Text section »
>> Begin
The case involves appeals against decisions regarding compensation claims by power generating companies due to changes in coal supply policies. Maharashtra State Electricity Distribution Company Limited (MSEDCL) had entered into long-term Power Purchase Agreements (PPAs) with Adani Power Maharashtra Limited (APML) and GMR Warora Energy Ltd. (GMR). These agreements were made following competitive bidding processes under Section 63 of the Electricity Act, 2003. The core dispute arose from the implementation of the New Coal Distribution Policy (NCDP) of 2013, which altered the coal supply obligations of Coal India Limited (CIL), leading to a shortfall in domestic coal supply for power generators.

MSEDCL sought to limit compensation based on parameters specified in the bid documents, while the generating companies argued for compensation based on actual operational parameters and the principle of restitution.

Timeline

Date Event
18th October 2007 Government of India issues New Coal Distribution Policy (NCDP 2007), assuring 100% coal supply.
8th September 2008 MSEDCL and APML enter into first PPA for 1320 MW.
31st March 2010 MSEDCL and APML enter into second PPA for 1200 MW.
17th March 2010 MSEDCL executes PPA with GMR for 200 MW.
9th August 2010 MSEDCL and APML enter into third PPA for 125 MW.
March 2012 Union Territory of Dadra & Nagar Haveli (DNH) issues RFP; GMR is a successful bidder.
16th February 2013 MSEDCL and APML enter into fourth PPA for 440 MW.
21st June 2013 Cabinet Committee on Economic Affairs (CCEA) approves revised coal supply mechanism.
26th July 2013 Government of India issues NCDP 2013, reducing assured domestic coal supply.
31st July 2013 Ministry of Power (MoP) advises CERC and SERCs to consider pass-through of alternate coal costs.
>> End
Information provided »
>> Begin
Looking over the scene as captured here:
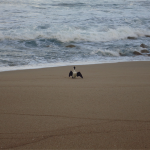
>> End
Exercise task A »
Answer the following from the case summary on coal supply compensation:
(i) Under which section of the Electricity Act, 2003 were the agreements made after competitive bidding?
(ii) What capacity did the PPA that MSEDCL executed with GMR cover?
(iii) What did the Cabinet Committee on Economic Affairs approve on 21st June 2013?
Exercise task B »
List the capacity of every PPA that the case summary on coal supply compensation records between MSEDCL and APML.
Exercise task C »
Carry the case summary on coal supply compensation forward from its last timeline entry.

Written reply A »
(i) Section 63
(ii) 200 MW
(iii) A revised coal supply mechanism

Written reply B »
1320 MW
1200 MW
125 MW
440 MW

Written reply C »
17th December 2013 APML files petition before MERC for compensation due to Change in Law.
15th July 2014 MERC approves framework for compensatory fuel charge.
20th August 2014 MERC formulates mechanism for pass-through of compensatory fuel charge.
28th January 2016 MoP issues revised Tariff Policy, allowing pass-through of imported coal costs.
9th March 2016 APML files appeals before APTEL challenging MERC orders.
4th May 2017 APTEL remands issues to MERC for fresh consideration.
7th March 2018 MERC decides on APML’s claims, restricting compensation.
15th November 2018 CERC issues order on GMR’s petition, addressing SHR and GCV.
16th July 2021 APTEL upholds CERC order in GMR’s case.

Course of Proceedings

Initially, APML filed a petition before the Maharashtra Electricity Regulatory Commission (MERC) seeking compensation for the increased costs due to the change in coal supply policy. MERC approved a framework for compensatory fuel charges but restricted the compensation. Both APML and MSEDCL filed appeals before the Appellate Tribunal for Electricity (APTEL). APTEL remanded the matter to MERC for fresh consideration in light of the Supreme Court’s judgment in Energy Watchdog v. Central Electricity Regulatory Commission and others. After reconsideration, MERC allowed APML’s claims for relief on account of Change in Law but restricted it to the minimum supply obligations specified for the CIL subsidiaries for the last four years of the 12th Five Year Plan period as per the NCDP, 2013. Aggrieved by this, APML again appealed to APTEL. Similarly, GMR also approached CERC for similar relief, which was partly allowed, and the order was upheld by APTEL.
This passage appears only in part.